2010年3月のジュネーブ国際モーターショーでアルファロメオ147の実質的な後継車となる「ジュリエッタ」が発表された。そしてその年の春にはイタリアで販売が開始されている。Motor Magazine誌では早くからこのモデルに注目、もちろんイタリア・トリノで行われた国際試乗会にも参加している。ここではその時の模様を振り返ってみよう。(以下の試乗記は、Motor Magazine 2010年8月号より)

単純に「カッコいい。これ欲しい」と思った
最近、そのスタイリングだけで「欲しい」と思わせるクルマがない。なぜなのか。クルマの総合力を語るとき、スタイリングの占める割合が減ってきたということか。スタイリング以外に語りたくなるクルマの技術的な魅力が増えてきたからなのか。そんな理屈をこね回しているのがバカバカしくなるほど、単純に「カッコいい。これ欲しい」と思ったのがジュリエッタ。こういう感覚を持つのは久々だ。

●【くるま問答】ガソリンの給油口は、なぜクルマによって右だったり左だったりするのか

今年3月のジュネーブ国際モーターショーでデビューして以来、とにかく気になっていた。早く写真ではなく、実物を見てみたいと念願していたのだが、それが今回、叶った。初対面はイタリア、トリノ郊外にあるフィアットグループのバロッコテストコース内だった。

このスタイリングの最大の魅力はリアまわりだと思う。8Cコンペティツィオーネからミトへと引き継がれたデザインテイストが、また新たなものへと進化している。

左右に各36個のLEDを使い、数字の「6」を寝かしたようにアレンジ、そのリアコンビライトが実に豊かな表情を見せる。
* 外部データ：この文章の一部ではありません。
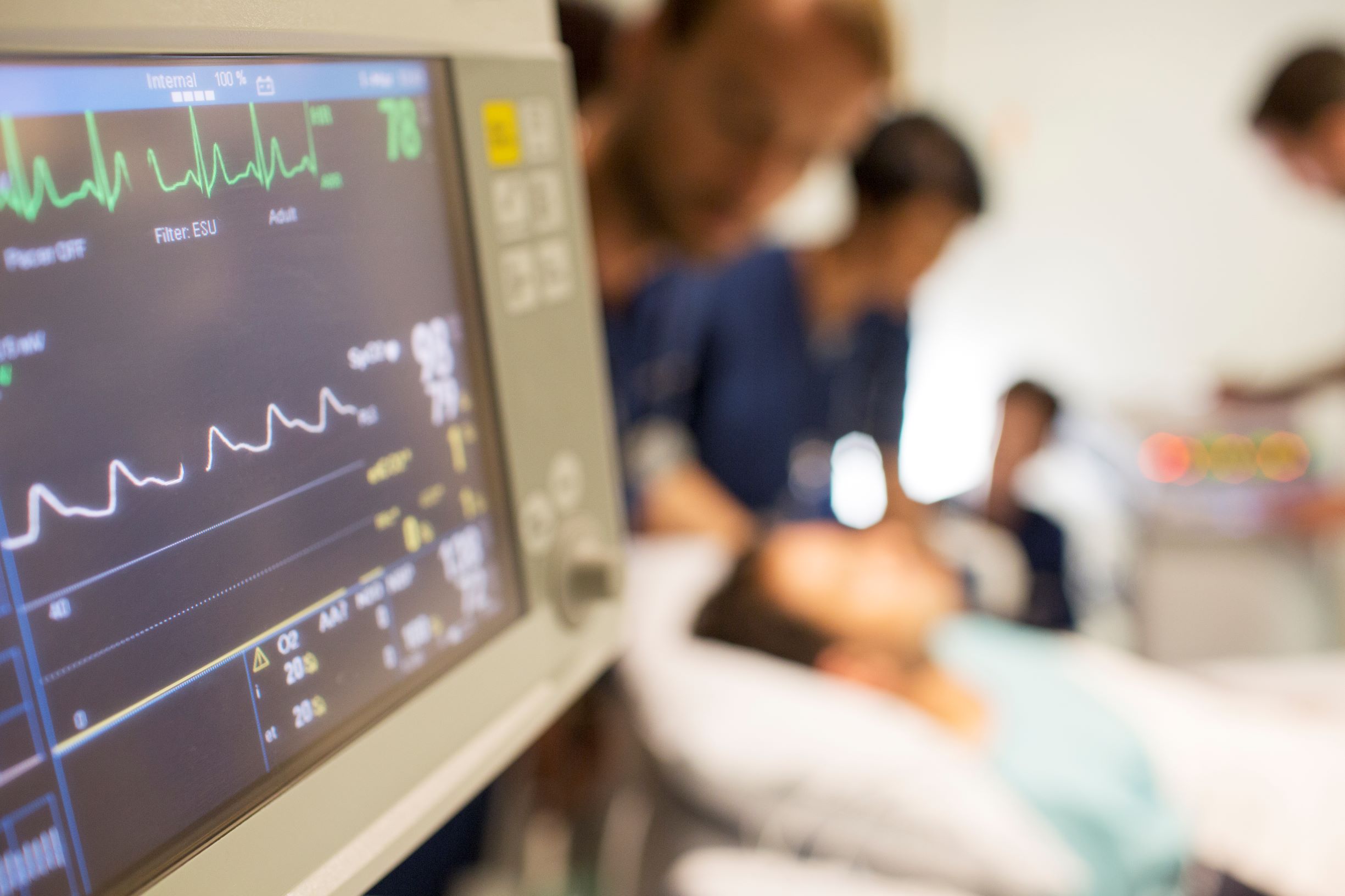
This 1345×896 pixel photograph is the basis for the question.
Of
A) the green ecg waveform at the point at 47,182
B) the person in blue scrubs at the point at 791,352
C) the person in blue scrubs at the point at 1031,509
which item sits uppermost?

さらに、実質的な先代モデルである147と同じ手法でリアのドアハンドルを目立たないようにすることなどで、リアまわり全体をすっきりさせ、スポーティに仕立てている。

このところ、アルファロメオのリアデザインのうまさには感心するばかりだ。ブレラあたりから、このジュリエッタに至るモデルたちのリアのボリューム感とラグジュアリームードの演出の仕方は素晴らしい。

フロントは弟分のミトによく似ている。しかし、ヘッドライトがミトよりも前後に長い楕円であり、またそもそもボンネットが長いので、伸びやかな印象を受ける。愛嬌がたっぷりのミトに比べて、兄貴らしく精悍だ。
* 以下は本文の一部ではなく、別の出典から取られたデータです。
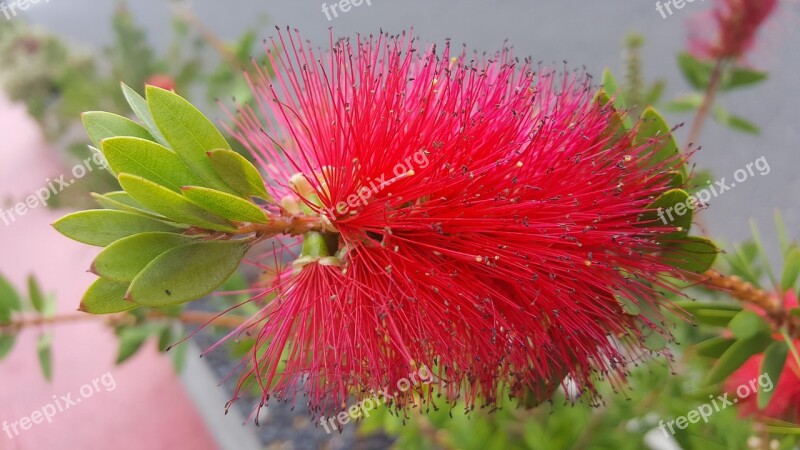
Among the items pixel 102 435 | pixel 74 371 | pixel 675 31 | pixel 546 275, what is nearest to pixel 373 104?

1.4マルチエアターボをメインとして伝統の1.75も用意
さて、スタイルだけでも十二分に魅力的なのだが、実はこのクルマ、中身も凄い。

まずはプラットフォームだが、高張力鋼板を多用した新設計だ。これはモジュラー方式で作られているので、様々なホイールベースに対応できるという。今後はこのプラットフォームが、フィアットグループのコンパクトモデル全般を担うことになるはずだ。サスペンションも新しい。フロントはストラット、リアがマルチリンクで、これも随所にアルミを用いることなどで、軽量化を実現している。

そして、エンジンもオールニューとなった。ガソリンエンジンの主力となるのは、1.4Lマルチエアエンジンというタイプで、170psを発揮する4気筒の直噴ターボだ。このスペックからして、デビュー当初のフォルクスワーゲンTSIエンジンを思い浮かべる人も多いだろう。そう「1.4L+過給器=170ps」ということでは同一だ。ところで「マルチエア」とは何かというと、スロットルではなく電子制御式の油圧駆動の吸気バルブでエアの吸入量を制御するという技術だ。これにより、低燃費でハイパワーを実現したという。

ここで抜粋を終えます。